# Exercise passage:
---+---

OKEKE v Minister for Immigration

Case

[2016] FCCA 1467

16 June 2016


FEDERAL CIRCUIT COURT OF AUSTRALIA

OKEKE v MINISTER FOR IMMIGRATION [2016] FCCA 1467
Catchwords:
MIGRATION – application for transfer of proceedings to the Federal Court – whether transfer would result in less costs for the parties – whether transfer would result in more convenience for the parties – whether transfer would result in an earlier hearing date – whether transfer would result in more appropriate procedures for the proceedings – application for transfer dismissed.

Legislation:

Australian Constitution, s.75(v).

Federal Circuit Court of Australia Act 1999 (Cth), s.39

Federal Circuit Court Rules 2001 r.8.02(4).

Migration Act 1958 (Cth), ss.39, 476, 476A, 501, 501A, 501B, 501BA, 501C, 501CA.

Cases cited:

Dietrich v The Queen (1992) 177 CLR 292.

Shin Kobe Maru v Empire Shipping Company (1994) 181 CLR 404

AMK16 v Assistant Minister For Immigration [2015] FCCA 2328
Tusitala v Assistant Minister for Immigration [2015] FCCA 3482

Applicant: RONNY OKEKE
Respondent: MINISTER FOR IMMIGRATION & BORDER PROTECTION
File Number: SYG 1361 of 2016
Judgment of: Judge Street
Hearing date: 16 June 2016
Date of Last Submission: 16 June 2016
Delivered at: Sydney
Delivered on: 16 June 2016

REPRESENTATION

Solicitors for the Applicant: Mr R Turner
Turner Coulson Immigration Lawyers
Solicitors for the Respondent: Mr K Eskerie
Sparke Helmore

ORDERS

  1. The application for transfer is dismissed.

  2. The matter be fixed for hearing on 1 August 2016 at 10:15 am.

  3. Leave to the parties to forward to the Court’s associate short minutes of order to be made by consent.

  4. Costs are reserved.

FEDERAL CIRCUIT COURT
OF AUSTRALIA
AT SYDNEY

SYG 1361 of 2016

RONNY OKEKE

Applicant

And

MINISTER FOR IMMIGRATION & BORDER PROTECTION

Respondent

REASONS FOR JUDGMENT

  1. This is an application for the transfer of the proceedings under s.39(3) of the Federal Circuit Court of Australia Act 1999 (Cth) to the Federal Court of Australia.

---+---

# Material provided:

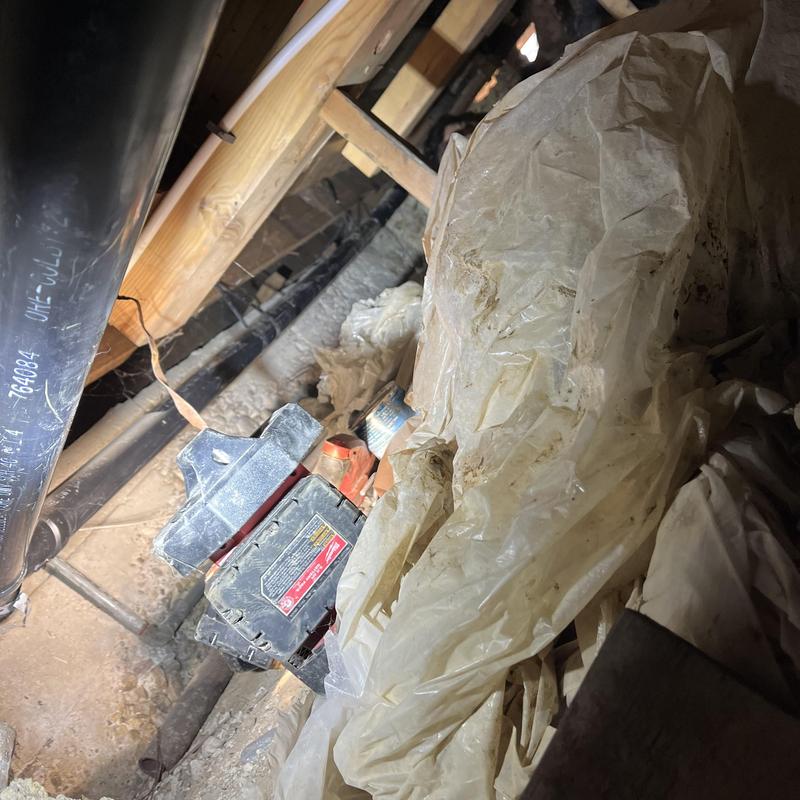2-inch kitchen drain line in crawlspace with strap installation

---+---

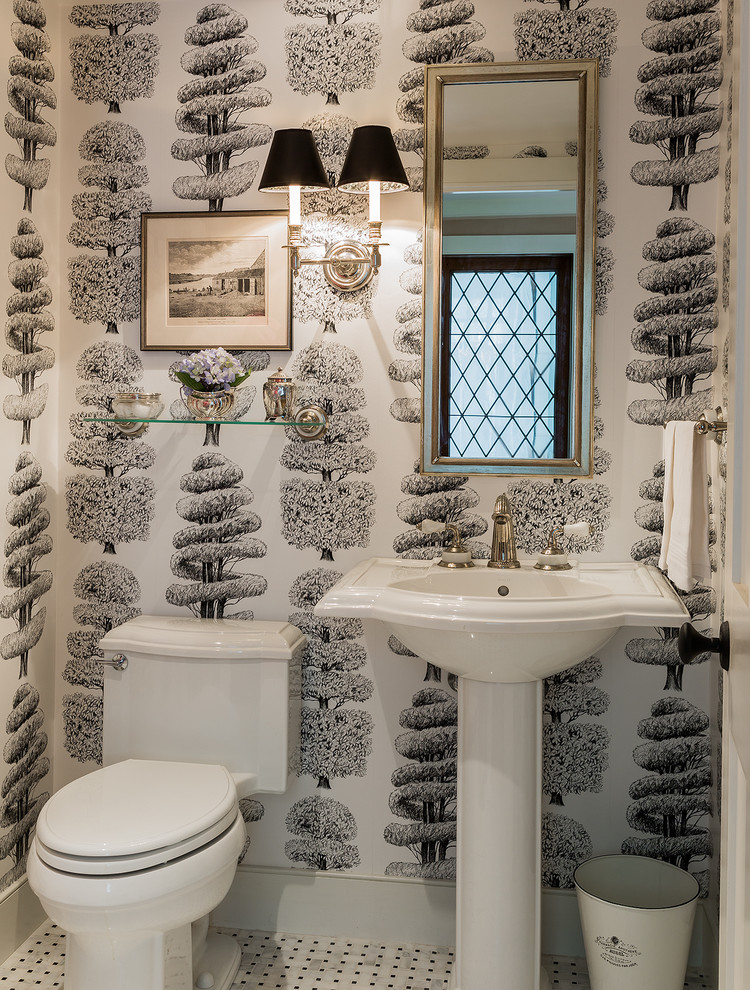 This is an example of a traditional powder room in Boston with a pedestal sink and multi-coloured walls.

---+---

# Required tasks:
a) In the Okeke judgment, what date and time was the matter fixed for hearing?
b) Carry on the Okeke judgment beyond its last sentence.
The entries come from a separate source unrelated to the text.

# Task responses:
a) 1 August 2016 at 10:15 am.

b)
  2. The proceedings were commenced on 30 May 2016 and relate to a decision under s.501CA of the Migration Act 1958 (Cth).

  3. The history of the matter involves circumstances where the very same applicant on 5 April 2016 made an application to the Federal Court of Australia seeking to agitate the same decision and as a result of consent orders on 11 May 2016, those proceedings were dismissed because the Federal Court of Australia has no jurisdiction in respect of the decision made by the Minister under s.501CA of the Migration Act 1958.

  4. The applicant then brought the proceedings in this Court and it is the first respondent that has moved for a transfer to the Federal Court of Australia. It is common ground that this Court has jurisdiction in respect of the decision made by the Minister under s.501CA of the Migration Act 1958 pursuant to s.476 of the Migration Act 1958

  5. That jurisdiction is an extremely important jurisdiction reflecting a conferral on this Court of the same jurisdiction as is reposed under s.75(v) of the Constitution in the High Court of Australia.

  6. The vesting of that jurisdiction under s.476(1) of the Migration Act 1958 should be approached on the basis that parliament said what it meant and meant what it said. The provision conferring jurisdiction should not be read as imposing limitations which are not found in the express words, see Shin Kobe Maru v Empire Shipping Company (1994) 181 CLR 404 at 420, 421.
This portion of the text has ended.